Michael D. Moberly June 5, 2009
A few years ago, the Economist Intelligence Unit conducted a survey (commissioned by Accenture) in which ‘senior executives from companies around the world were asked to share their views on the management of strategic assets, both tangible and intangible’.
Not surprisingly, 94 of the 120 respondents said that ‘managing intangible assets and/or intellectual capital is an important management issue’. Despite that forward looking testament, a significant majority of the respondents said they ‘did not have a robust system in place to measure the performance of intangible assets’. Interestingly though, nearly half of the respondents readily acknowledged that ‘the stock market rewards companies that invest in intangible assets’.
Conceivably, a starting point to remedy this would be to bring more ‘business and economic clarity’ to intangibles for not only the executives, but, management teams, and boards as well to recognize (a.) precisely what intangible assets are, (b.) how to unravel and approximate their value, (c.) the various roles – contributions intangibles make to a company’s value, sustainability, and sources of revenue, and (d.) strategies to maximize and extract value.

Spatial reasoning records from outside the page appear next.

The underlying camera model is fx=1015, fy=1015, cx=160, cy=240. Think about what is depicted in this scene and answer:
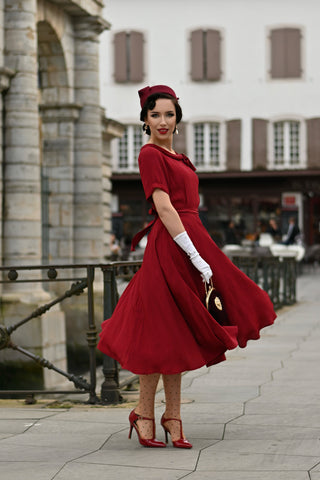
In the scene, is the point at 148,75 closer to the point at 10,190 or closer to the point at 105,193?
the point at 105,193

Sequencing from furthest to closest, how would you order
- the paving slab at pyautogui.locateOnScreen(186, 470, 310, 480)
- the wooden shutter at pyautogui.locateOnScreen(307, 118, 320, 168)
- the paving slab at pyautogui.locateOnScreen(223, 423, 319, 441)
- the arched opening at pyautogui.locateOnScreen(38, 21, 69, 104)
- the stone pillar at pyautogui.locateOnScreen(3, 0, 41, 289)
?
the wooden shutter at pyautogui.locateOnScreen(307, 118, 320, 168), the arched opening at pyautogui.locateOnScreen(38, 21, 69, 104), the stone pillar at pyautogui.locateOnScreen(3, 0, 41, 289), the paving slab at pyautogui.locateOnScreen(223, 423, 319, 441), the paving slab at pyautogui.locateOnScreen(186, 470, 310, 480)

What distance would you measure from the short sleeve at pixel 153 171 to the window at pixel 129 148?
30419 mm

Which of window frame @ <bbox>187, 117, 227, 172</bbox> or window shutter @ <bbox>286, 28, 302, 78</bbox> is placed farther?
window frame @ <bbox>187, 117, 227, 172</bbox>

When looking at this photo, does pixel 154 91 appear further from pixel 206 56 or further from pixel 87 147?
pixel 206 56

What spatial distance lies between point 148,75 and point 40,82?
64.4 feet

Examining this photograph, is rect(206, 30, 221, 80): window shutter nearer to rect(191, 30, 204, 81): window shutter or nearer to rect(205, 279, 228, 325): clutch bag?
rect(191, 30, 204, 81): window shutter

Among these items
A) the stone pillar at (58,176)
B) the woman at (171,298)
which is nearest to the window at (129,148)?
the stone pillar at (58,176)

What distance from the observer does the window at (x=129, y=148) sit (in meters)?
35.7


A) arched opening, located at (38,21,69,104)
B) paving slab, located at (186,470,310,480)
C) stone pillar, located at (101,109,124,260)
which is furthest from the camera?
stone pillar, located at (101,109,124,260)

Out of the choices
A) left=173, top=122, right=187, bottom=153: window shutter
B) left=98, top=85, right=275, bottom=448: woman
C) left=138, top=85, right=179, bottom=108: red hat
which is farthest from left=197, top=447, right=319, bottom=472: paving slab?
left=173, top=122, right=187, bottom=153: window shutter

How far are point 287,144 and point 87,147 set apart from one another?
1933 centimetres

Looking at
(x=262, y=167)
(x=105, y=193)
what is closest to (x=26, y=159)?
(x=105, y=193)

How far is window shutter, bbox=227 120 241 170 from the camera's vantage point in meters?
34.9

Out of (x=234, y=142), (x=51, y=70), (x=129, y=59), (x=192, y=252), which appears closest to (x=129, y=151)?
(x=129, y=59)
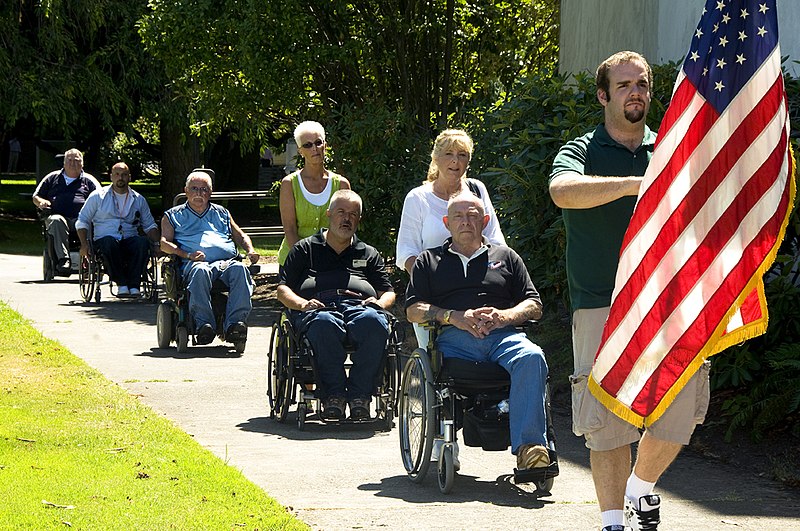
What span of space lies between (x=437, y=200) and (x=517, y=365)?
1.70 meters

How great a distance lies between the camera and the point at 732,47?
5.59 metres

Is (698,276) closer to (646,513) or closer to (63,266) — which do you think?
(646,513)

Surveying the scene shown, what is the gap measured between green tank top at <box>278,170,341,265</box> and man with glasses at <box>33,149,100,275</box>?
9455 millimetres

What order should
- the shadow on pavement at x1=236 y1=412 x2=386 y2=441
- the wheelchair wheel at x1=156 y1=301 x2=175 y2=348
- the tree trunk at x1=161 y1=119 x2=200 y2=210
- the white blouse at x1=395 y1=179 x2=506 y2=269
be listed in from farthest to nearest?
the tree trunk at x1=161 y1=119 x2=200 y2=210 → the wheelchair wheel at x1=156 y1=301 x2=175 y2=348 → the shadow on pavement at x1=236 y1=412 x2=386 y2=441 → the white blouse at x1=395 y1=179 x2=506 y2=269

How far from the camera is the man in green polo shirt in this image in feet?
17.9

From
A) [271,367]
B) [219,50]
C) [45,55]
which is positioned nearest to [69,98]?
[45,55]

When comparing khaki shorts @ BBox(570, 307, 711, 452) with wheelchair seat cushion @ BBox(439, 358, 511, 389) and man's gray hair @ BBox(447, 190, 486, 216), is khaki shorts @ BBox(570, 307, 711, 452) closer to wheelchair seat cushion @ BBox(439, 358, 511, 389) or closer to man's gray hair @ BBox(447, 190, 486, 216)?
wheelchair seat cushion @ BBox(439, 358, 511, 389)

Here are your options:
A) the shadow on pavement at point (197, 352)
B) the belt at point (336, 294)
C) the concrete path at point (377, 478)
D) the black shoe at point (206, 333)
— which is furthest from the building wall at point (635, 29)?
the shadow on pavement at point (197, 352)

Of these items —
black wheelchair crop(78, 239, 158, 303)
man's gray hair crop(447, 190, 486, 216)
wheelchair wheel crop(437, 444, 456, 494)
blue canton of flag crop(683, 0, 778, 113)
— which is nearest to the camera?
blue canton of flag crop(683, 0, 778, 113)

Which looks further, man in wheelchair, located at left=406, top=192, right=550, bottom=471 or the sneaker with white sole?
man in wheelchair, located at left=406, top=192, right=550, bottom=471

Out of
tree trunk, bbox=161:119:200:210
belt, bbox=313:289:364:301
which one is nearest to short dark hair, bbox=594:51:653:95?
belt, bbox=313:289:364:301

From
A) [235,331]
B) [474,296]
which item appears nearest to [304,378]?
[474,296]

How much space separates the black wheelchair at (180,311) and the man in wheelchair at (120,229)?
4114 millimetres

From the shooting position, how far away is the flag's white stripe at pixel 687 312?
17.8ft
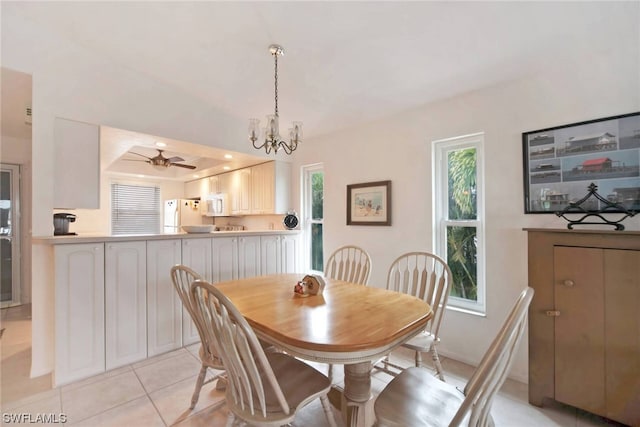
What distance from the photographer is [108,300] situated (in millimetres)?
2389

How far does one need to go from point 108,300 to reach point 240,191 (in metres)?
2.56

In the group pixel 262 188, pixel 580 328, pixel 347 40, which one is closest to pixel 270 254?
pixel 262 188

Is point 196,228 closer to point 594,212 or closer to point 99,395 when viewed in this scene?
point 99,395

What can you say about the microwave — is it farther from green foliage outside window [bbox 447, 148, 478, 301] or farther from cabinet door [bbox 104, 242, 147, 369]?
green foliage outside window [bbox 447, 148, 478, 301]

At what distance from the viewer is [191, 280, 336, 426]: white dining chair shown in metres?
1.13

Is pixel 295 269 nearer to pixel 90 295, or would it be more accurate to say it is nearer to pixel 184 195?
pixel 90 295

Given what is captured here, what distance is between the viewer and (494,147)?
2379 millimetres

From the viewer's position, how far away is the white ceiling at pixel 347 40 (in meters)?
1.75

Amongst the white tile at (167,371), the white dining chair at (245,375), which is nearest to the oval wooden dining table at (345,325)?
the white dining chair at (245,375)

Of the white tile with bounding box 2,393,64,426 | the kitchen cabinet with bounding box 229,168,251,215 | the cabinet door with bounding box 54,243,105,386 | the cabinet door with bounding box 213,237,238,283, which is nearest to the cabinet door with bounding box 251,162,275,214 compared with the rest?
the kitchen cabinet with bounding box 229,168,251,215

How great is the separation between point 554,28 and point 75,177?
149 inches

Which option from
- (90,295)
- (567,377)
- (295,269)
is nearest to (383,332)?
(567,377)

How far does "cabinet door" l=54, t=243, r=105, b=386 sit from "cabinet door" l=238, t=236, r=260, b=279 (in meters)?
1.30

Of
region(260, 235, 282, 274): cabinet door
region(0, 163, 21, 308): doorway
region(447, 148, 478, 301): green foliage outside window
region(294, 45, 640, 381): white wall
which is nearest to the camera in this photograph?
region(294, 45, 640, 381): white wall
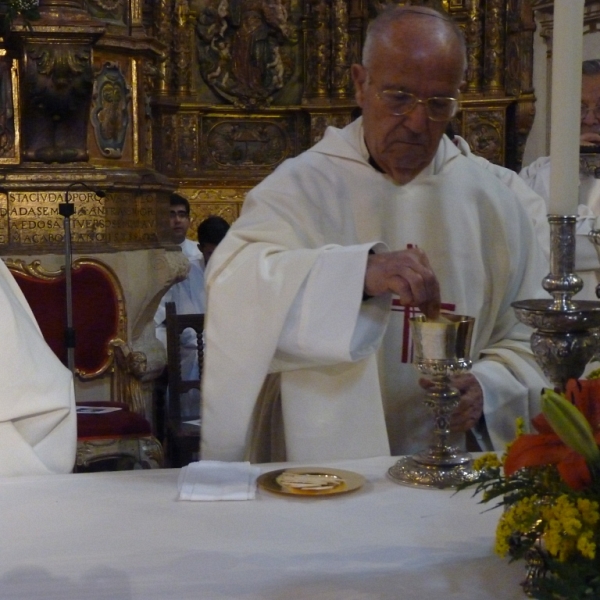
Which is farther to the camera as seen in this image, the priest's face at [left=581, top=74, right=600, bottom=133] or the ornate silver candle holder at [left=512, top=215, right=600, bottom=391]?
the priest's face at [left=581, top=74, right=600, bottom=133]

Two additional, and perhaps larger points are worthy of making. The first is, there’s an inference embedded in surveys like this that intangible assets are the province of large, multi-national corporations. There’s nothing further from the truth. The reality is, intangible assets are literally embedded in most every company, ranging from start-ups and spin-off’s to SME’s (small, medium enterprises) as well as mature and maturing firms. Intangible assets have little, if virtually nothing to do with a company’s size. It’s truly not a case of ‘size counts’! Rather, it’s a matter of management teams (a.) being intellectually – operationally clear on what intangible assets are, and (b.) actually recognizing what intangible assets their company possesses, produces, and/or has acquired.
Second, most issues today related to and/or affecting a company’s intangible assets have moved from being mere voluntary (I’ll do it if I have time) actions, to truly constituting fiduciary responsibilities that warrant consistent stewardship, oversight, and management!